### Text shown
Segment Open
Skip to main content

A scikit-learn implementation of BOOMER - an algorithm for learning gradient boosted multi-label classification rules

Project description

BOOMER - Gradient Boosted Multi-Label Classification Rules

License: MIT PyPI version Documentation Status X URL

Important links: Documentation | Issue Tracker | Changelog | Contributors | Code of Conduct | License

This software package provides the official implementation of BOOMER - an algorithm for learning gradient boosted multi-output rules that uses gradient boosting for learning an ensemble of rules that is built with respect to a specific multivariate loss function. It integrates with the popular scikit-learn machine learning framework.

The problem domains addressed by this algorithm include the following:

  • Multi-label classification: The goal of multi-label classification is the automatic assignment of sets of labels to individual data points, for example, the annotation of text documents with topics.
  • Multi-output regression: Multivariate regression problems require to predict for more than a single numerical output variable.
Segment Closed
### Supplied material
Segment Open
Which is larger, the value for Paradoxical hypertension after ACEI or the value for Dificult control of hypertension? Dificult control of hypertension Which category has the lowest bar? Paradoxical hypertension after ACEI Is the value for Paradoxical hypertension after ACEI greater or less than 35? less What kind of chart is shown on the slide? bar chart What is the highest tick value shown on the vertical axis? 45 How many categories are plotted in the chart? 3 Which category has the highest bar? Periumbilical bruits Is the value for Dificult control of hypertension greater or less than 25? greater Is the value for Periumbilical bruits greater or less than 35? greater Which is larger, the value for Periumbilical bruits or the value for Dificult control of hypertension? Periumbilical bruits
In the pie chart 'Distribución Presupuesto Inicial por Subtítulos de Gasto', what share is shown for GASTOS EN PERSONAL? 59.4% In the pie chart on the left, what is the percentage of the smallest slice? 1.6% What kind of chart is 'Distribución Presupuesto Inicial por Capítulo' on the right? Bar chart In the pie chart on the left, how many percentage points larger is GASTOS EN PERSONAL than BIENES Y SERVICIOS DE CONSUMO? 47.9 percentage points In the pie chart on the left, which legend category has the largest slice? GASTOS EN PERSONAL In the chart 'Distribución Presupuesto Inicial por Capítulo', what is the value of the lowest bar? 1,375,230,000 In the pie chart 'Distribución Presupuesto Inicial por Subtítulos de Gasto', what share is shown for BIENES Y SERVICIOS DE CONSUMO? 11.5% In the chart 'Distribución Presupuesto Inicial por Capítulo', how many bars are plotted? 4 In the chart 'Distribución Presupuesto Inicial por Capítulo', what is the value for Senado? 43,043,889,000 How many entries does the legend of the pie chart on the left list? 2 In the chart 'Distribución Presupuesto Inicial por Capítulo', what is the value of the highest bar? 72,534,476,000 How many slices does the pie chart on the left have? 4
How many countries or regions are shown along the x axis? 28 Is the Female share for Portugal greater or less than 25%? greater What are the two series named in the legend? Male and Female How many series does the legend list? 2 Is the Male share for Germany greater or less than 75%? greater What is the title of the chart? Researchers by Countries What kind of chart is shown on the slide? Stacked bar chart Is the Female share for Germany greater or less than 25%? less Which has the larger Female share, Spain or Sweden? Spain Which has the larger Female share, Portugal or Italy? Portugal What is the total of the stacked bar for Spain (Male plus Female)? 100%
Segment Closed
### Questions
[1] From the BOOMER project description above, print the passage between "License: MIT PyPI" and "numerical output variable.", inclusive.
[2] In the BOOMER project description, what example of multi-label classification is given?

### Answers to the exercises
[1]
License: MIT PyPI version Documentation Status X URL

Important links: Documentation | Issue Tracker | Changelog | Contributors | Code of Conduct | License

This software package provides the official implementation of BOOMER - an algorithm for learning gradient boosted multi-output rules that uses gradient boosting for learning an ensemble of rules that is built with respect to a specific multivariate loss function. It integrates with the popular scikit-learn machine learning framework.

The problem domains addressed by this algorithm include the following:

  • Multi-label classification: The goal of multi-label classification is the automatic assignment of sets of labels to individual data points, for example, the annotation of text documents with topics.
  • Multi-output regression: Multivariate regression problems require to predict for more than a single numerical output variable.

[2] The annotation of text documents with topics.